→ Verilen metin
· · · · · · ·
KategorilerEDEBİYATEdebiyat Terimleri MazmunlarHümanizm Nedir Tanımı Ortaya Çıkışı Özellikleri

Hümanizm Nedir Tanımı Ortaya Çıkışı Özellikleri

19.02.2022

 Hümanizm Sözcüğünün Kökeni

Hümanizm sözcüğü insan anlamına gelen human sözcüğünden türemiştir.  Sözcüğün kökeni Latince “ humanus ( insancıllık ) sözcüğünden gelmektedir.  -Latince, homo“ veya “humanus“ (insan)-

Bu sözcük Fransızca’ya hümanizme şeklinde geçmiş dilimize de Fransızcadan girmiştir. Bu nedenle hümanizm insancılık,  anti-hümanist ise insancı olmayan anlamına gelir.

Hümanizmin Tanımları

Hümanizm insan ve insani değerleri tüm diğer değerlerden üstün gören bir anlayıştır. Martin Heidegger, hümanizmi “insanın insanca olması ve gayri insani, "inhuman" olmaması, yani kendi özünün dışında olmaması için düşünceye dalmak ve ihtimam göstermek” şeklinde tanımlar.
· · · · · · ·
Kayıtlı veri kümesi satırları

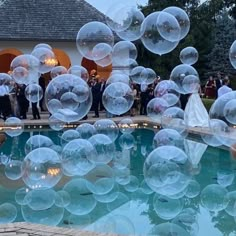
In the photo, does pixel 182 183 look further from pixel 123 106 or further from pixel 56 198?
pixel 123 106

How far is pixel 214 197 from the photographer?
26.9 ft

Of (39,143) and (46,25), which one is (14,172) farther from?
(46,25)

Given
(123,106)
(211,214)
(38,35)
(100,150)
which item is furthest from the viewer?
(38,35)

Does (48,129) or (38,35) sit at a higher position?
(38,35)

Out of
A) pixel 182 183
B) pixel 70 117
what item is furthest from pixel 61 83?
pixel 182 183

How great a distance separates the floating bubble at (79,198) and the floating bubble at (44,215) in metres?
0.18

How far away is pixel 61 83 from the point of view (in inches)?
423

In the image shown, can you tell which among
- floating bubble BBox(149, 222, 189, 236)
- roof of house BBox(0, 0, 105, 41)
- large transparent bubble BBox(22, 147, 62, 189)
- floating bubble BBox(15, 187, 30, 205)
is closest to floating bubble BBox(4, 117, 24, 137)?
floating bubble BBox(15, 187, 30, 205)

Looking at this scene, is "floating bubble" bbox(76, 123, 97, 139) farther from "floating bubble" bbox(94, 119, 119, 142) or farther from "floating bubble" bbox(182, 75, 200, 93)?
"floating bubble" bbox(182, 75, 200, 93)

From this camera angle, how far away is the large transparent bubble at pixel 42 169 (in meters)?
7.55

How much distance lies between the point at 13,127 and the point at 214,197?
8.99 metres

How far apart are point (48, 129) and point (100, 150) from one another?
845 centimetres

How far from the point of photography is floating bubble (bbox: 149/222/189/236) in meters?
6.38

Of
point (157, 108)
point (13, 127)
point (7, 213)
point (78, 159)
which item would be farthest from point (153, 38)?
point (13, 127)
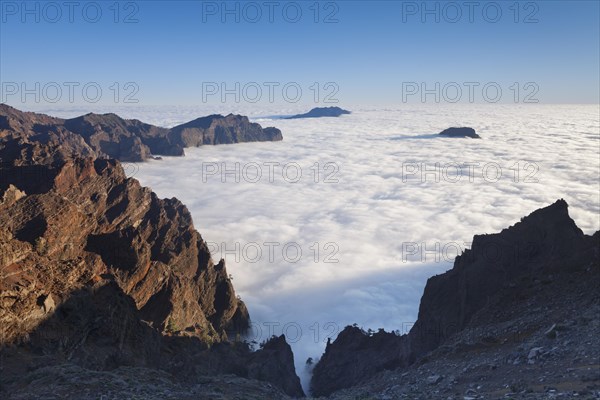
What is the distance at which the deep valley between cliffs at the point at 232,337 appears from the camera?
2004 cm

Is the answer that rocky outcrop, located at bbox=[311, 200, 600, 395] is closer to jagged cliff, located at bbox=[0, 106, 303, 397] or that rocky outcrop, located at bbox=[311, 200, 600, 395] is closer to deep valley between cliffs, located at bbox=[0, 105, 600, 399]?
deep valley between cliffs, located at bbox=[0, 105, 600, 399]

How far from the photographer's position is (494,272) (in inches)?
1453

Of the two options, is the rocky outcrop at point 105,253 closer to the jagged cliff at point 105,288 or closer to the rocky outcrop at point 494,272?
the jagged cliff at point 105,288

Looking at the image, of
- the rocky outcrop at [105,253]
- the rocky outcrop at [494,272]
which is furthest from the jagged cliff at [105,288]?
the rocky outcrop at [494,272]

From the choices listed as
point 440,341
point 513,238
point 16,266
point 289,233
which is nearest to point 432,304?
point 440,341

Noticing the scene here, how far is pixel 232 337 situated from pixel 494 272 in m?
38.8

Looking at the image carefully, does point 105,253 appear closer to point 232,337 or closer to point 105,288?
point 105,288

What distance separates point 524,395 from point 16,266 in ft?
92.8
· · · · · · ·
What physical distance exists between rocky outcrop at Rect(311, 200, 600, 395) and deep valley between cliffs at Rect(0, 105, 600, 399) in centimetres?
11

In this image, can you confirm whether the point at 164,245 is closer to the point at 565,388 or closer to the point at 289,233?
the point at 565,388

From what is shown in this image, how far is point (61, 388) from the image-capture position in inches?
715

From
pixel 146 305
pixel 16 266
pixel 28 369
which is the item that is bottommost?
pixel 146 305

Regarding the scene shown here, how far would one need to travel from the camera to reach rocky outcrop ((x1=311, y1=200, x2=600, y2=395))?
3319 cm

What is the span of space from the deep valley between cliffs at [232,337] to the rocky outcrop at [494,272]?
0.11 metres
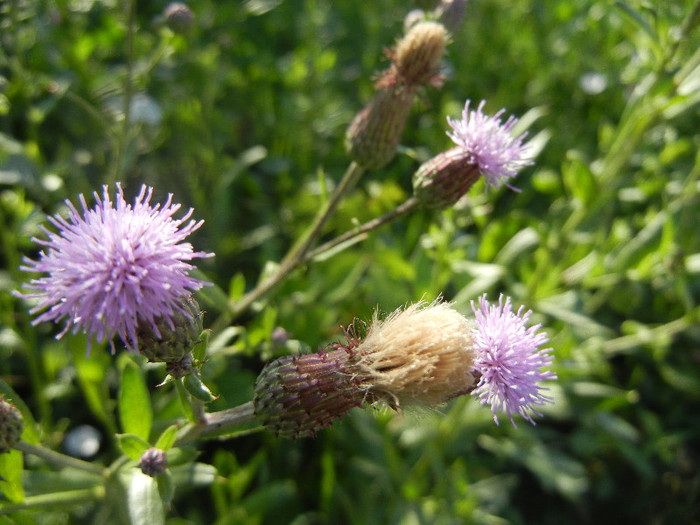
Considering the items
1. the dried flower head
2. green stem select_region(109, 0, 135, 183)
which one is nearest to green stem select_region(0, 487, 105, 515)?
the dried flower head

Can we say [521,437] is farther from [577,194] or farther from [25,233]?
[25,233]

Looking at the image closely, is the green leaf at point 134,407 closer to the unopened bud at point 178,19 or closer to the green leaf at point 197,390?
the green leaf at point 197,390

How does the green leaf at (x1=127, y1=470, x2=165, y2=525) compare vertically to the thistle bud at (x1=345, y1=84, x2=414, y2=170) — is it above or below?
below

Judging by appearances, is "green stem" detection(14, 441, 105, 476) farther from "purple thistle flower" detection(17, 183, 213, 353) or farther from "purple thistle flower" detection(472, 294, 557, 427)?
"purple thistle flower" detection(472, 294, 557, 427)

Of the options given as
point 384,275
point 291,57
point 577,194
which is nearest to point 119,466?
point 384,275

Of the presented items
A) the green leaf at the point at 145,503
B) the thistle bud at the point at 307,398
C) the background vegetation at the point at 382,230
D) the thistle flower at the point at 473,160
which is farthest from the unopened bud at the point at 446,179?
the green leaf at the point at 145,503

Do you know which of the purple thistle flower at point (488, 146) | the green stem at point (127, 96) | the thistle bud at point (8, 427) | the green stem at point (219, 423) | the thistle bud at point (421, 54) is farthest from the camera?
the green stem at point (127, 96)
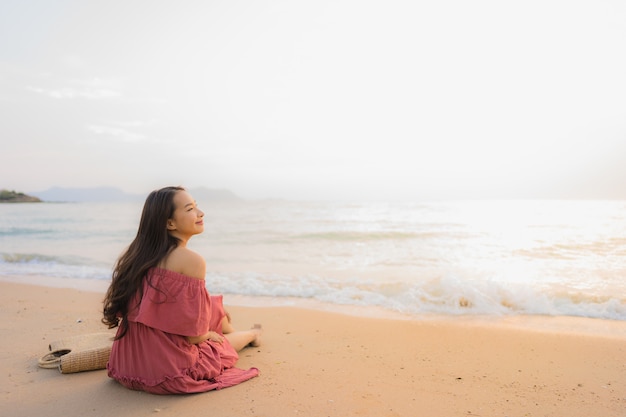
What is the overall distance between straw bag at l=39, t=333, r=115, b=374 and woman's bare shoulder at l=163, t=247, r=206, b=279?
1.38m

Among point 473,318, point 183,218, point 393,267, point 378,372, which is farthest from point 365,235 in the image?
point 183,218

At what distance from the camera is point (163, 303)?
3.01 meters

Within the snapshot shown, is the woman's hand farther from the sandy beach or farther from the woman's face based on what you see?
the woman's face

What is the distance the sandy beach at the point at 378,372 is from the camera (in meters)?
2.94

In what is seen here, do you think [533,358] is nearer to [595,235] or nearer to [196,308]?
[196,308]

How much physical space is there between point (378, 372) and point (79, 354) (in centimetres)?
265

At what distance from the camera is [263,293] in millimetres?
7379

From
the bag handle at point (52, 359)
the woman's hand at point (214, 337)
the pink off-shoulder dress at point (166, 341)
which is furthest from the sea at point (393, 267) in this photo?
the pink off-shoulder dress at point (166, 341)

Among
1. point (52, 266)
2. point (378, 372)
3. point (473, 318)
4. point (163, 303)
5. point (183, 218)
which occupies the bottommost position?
· · · · · · ·
→ Yönerge A
Hümanizm metninde "Hümanizm sözcüğü insan" sözlerinden "olmayan anlamına gelir." sözlerine kadar olan bölümü hiç değiştirmeden yazıya geçir.
→ Yönerge B
Hümanizm metnini bittiği yerden devam ettir.

→ Alıştırma sonucu A
Hümanizm sözcüğü insan anlamına gelen human sözcüğünden türemiştir.  Sözcüğün kökeni Latince “ humanus ( insancıllık ) sözcüğünden gelmektedir.  -Latince, homo“ veya “humanus“ (insan)-

Bu sözcük Fransızca’ya hümanizme şeklinde geçmiş dilimize de Fransızcadan girmiştir. Bu nedenle hümanizm insancılık,  anti-hümanist ise insancı olmayan anlamına gelir.

→ Alıştırma sonucu B
Ortaya Çıkışı

Hümanist düşünceler 16. Asırda Rönesans aydınlanma çağında antik Yunan ve Roma uygarlıklarını anlamak, bu uygarlıkların edebiyatını ve sanatını canlandırmak, bunun için de dinin baskısından kurtularak insan odaklı ve özgür düşünmek tavrı ile ortaya çıkan bir düşünme biçimi olmuştur. Bu nedenle Hümanizm ile Rönesans birbirlerinden ayrılamaz iki kavram olmuş, bu iki kavram yeni bir felsefi antropolojinin kurulması, eski Yunan ve Latin kaynaklarına dönülmesi[1],  dahası da insanlığın aydınlanma çağının başlangıcı olarak kabul edilmiştir.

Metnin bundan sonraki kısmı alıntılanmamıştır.